■ DESCRIPTION OF THE TASK: Rewrite the records below with every "green leaf" changed to "yellow leaf" and all other wording unchanged. Omit the pictures from your version.

══════════════════════════════

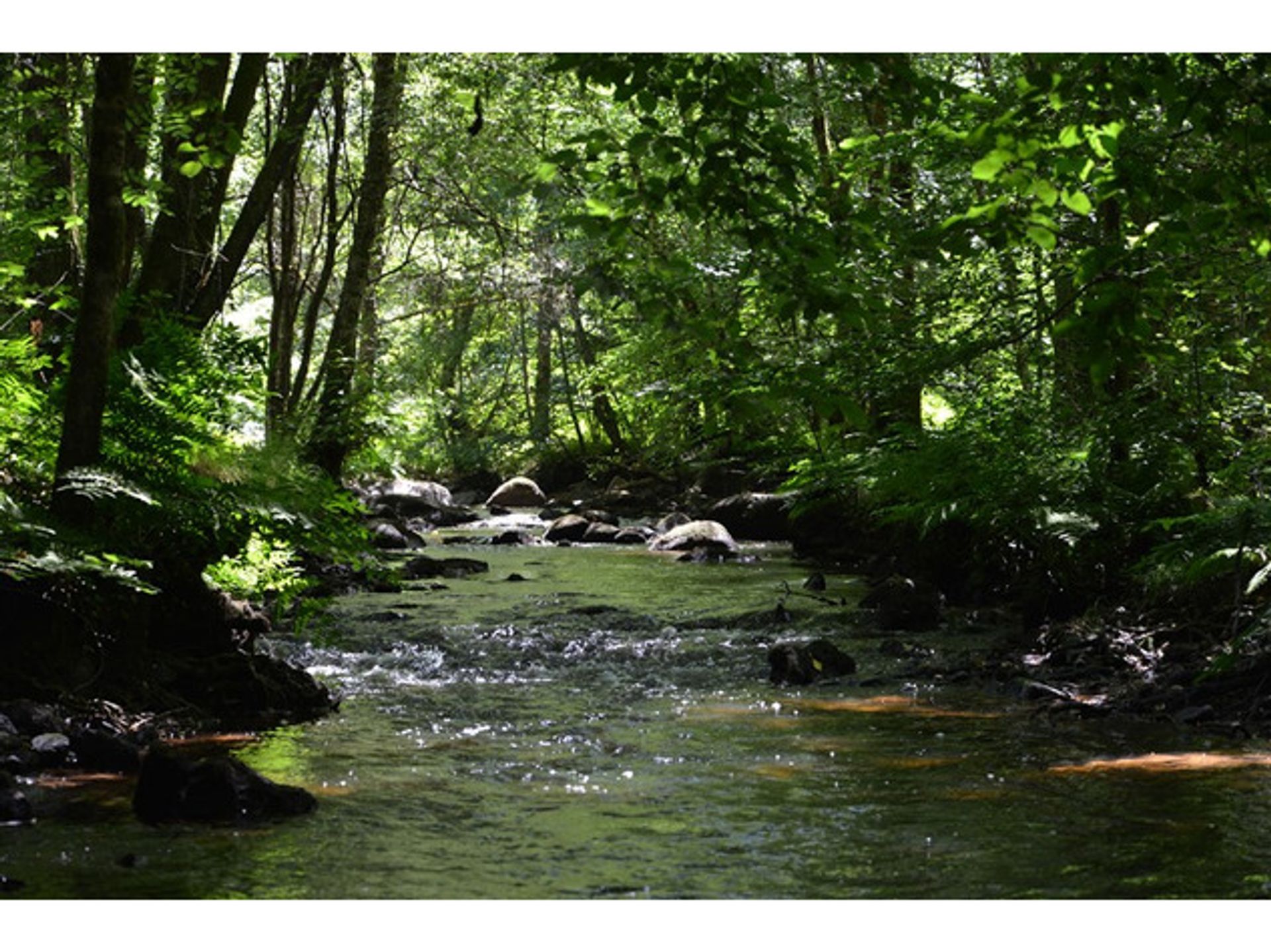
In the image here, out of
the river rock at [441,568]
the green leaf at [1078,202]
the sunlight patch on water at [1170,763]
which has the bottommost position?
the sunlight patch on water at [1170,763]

══════════════════════════════

■ FINAL ANSWER:
In the image here, out of
the river rock at [441,568]
the yellow leaf at [1078,202]
the sunlight patch on water at [1170,763]
which has the bottommost position?
the sunlight patch on water at [1170,763]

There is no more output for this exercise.